Primitive-Planner: An Ultra Lightweight Quadrotor Planner with Time-optimal Primitives
Jialiang Hou, Neng Pan, Zhepei Wang, Jialin Ji, Yuxiang Guan, Zhongxue, Gan, and Fei Gao

TL;DR
Primitive-Planner introduces an ultra lightweight quadrotor trajectory planner that uses time-optimal motion primitives, enabling fast, safe, and efficient flight path generation with minimal online computation.
Contribution
It presents a novel offline-generated library of time-optimal, feasible motion primitives and a fast collision checking method, reducing online computation while ensuring high-quality trajectories.
Findings
Shortest flight time and distance achieved in benchmarks
Lowest computational overload among compared methods
Validated robustness through real-world experiments
Abstract
It is a significant requirement for a quadrotor trajectory planner to simultaneously guarantee trajectory quality and system lightweight. Many researchers focus on this problem, but there's still a gap between their performance and our common wish. In this paper, we propose an ultra lightweight quadrotor planner with time-optimal primitives.
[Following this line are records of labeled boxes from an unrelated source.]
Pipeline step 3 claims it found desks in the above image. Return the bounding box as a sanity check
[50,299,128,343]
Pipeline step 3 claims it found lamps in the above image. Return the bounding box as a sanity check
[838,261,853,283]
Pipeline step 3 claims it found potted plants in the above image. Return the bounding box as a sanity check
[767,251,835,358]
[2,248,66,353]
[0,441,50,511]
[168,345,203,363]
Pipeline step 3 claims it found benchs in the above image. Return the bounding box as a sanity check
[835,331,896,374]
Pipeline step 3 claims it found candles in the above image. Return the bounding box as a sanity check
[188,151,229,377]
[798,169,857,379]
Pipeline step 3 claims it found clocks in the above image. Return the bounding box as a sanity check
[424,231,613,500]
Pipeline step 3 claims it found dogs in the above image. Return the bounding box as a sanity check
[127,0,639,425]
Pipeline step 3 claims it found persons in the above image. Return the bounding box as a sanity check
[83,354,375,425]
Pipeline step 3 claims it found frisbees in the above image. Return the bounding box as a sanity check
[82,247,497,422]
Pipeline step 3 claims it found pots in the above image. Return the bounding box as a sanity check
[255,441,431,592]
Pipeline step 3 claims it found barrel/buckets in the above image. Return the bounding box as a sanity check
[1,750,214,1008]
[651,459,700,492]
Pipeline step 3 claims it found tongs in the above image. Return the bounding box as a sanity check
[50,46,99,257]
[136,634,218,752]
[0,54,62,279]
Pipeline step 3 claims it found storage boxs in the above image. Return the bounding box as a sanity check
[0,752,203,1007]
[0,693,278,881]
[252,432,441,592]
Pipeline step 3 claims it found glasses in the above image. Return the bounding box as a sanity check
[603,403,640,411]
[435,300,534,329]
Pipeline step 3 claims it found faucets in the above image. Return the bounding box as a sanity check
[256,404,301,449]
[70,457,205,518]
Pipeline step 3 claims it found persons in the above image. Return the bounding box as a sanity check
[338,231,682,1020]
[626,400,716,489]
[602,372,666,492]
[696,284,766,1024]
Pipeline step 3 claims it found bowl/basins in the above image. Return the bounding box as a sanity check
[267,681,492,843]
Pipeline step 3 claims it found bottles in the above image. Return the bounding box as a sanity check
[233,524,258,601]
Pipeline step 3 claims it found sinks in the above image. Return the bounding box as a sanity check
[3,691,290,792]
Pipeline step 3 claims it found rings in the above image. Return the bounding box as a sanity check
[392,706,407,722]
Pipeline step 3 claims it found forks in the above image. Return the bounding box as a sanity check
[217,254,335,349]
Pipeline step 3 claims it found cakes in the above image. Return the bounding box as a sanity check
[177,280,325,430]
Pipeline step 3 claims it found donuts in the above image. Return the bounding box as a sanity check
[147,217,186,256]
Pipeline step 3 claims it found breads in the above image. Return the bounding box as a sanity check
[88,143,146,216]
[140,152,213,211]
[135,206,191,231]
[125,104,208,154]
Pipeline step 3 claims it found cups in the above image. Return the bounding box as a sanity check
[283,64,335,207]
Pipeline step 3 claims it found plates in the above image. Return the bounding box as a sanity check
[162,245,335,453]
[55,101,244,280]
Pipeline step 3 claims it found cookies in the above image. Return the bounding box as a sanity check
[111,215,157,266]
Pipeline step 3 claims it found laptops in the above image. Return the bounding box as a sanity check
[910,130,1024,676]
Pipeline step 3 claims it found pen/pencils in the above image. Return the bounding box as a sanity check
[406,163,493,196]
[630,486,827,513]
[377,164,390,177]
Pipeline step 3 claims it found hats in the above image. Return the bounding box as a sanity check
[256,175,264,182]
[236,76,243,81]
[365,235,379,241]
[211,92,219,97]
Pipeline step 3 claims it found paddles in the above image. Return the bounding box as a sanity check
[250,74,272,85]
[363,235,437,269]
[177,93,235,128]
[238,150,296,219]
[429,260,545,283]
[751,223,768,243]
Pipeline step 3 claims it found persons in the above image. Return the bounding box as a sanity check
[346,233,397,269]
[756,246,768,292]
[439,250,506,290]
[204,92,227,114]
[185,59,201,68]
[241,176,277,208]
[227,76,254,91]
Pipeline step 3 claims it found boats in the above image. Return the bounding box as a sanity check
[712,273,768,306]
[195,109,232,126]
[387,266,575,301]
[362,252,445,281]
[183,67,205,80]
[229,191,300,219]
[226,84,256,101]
Firstly, a novel motion primitive library is proposed to generate time-optimal and dynamical feasible trajectories offline. Secondly, we propose a fast collision checking method with a deterministic time consumption, independent of the sampling resolution of the primitives. Finally, we select the minimum cost trajectory to execute among the safe primitives based on user-defined requirements. The propsed transformation relation between the local trajectories ensures the smoothness of the global trajectory. The planner reduces unnecessary online…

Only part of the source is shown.